В будущем Млеткына ждали большие испытания. Но перед тем как приступить к ним, Айе напрямик спросил парня, хочет ли он получить шаманскую силу? Млеткын ответил не сразу, да и старый шаман не требовал немедленного ответа. Ровным и тихим голосом он говорил о том, что над людьми можно властвовать и простой физической силой, и силой своего богатства, и силой умственного превосходства — шаманской силой. Несколько человек, сговорившись, могут победить одинокого богатыря; человека богатого не уважают, ему завидуют и втайне презирают, потому что в приобретении люди не всегда бывают честны… Самая лучшая сила — это третья: в ней много таинственного и необъяснимого, в ней многое зависит от природных данных человека, ниспосланных ему свыше, той великой силой, которую никто не видит, но ощущает и боится. Между этой силой и людьми стоит человек — энэныльын-шаман. Он не лекарь, не это у него главное. Все равно всех не исцелить, а кому назначено умереть — тот все равно должен уйти сквозь облака. Здесь распоряжается Высшая сила, и лучше не мешать ей. Главная забота энэныльына — облегчать жизнь живущим, помогать им и объяснять непонятное. Вера в себя и в свои силы — это залог того, что и тебе будут верить. А маленькая трещина может погубить все: самое страшное для энэныльына-шамана — когда от него отворачиваются люди.
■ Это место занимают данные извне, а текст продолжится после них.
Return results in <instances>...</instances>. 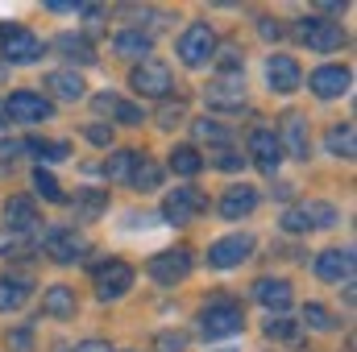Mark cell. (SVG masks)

И еще — огромной выносливостью должен обладать человек, решивший посвятить себя служению Великой силе.
Помнится, поздней осенью, когда на землю выпал первый снег, Млеткын ушел в тундру, в сторону Солнечного ручья. Он ушел в кухлянке с одним охотничьим ножом в кожаных ножнах на поясе. Он чувствовал в себе необыкновенную легкость, казалось, оттолкнись только посильней от земли и… взлетишь. У высокого обрыва, глядя на покрытую рябью поверхность океана, Млеткын усилием воли сдерживал себя, чтобы не прыгнуть, не воспарить над узкой полосой галечного берега, прижатого к отвесным скалам.
На второй день голодный Млеткын подкрался к полярной сове, свернул ей шею и съел сырую, сплевывая перья. Голод заставлял его искать мышиные кладовые, полные сладких кореньев, тронутую морозом морошку, не успевшие пожелтеть листья — ипъэт.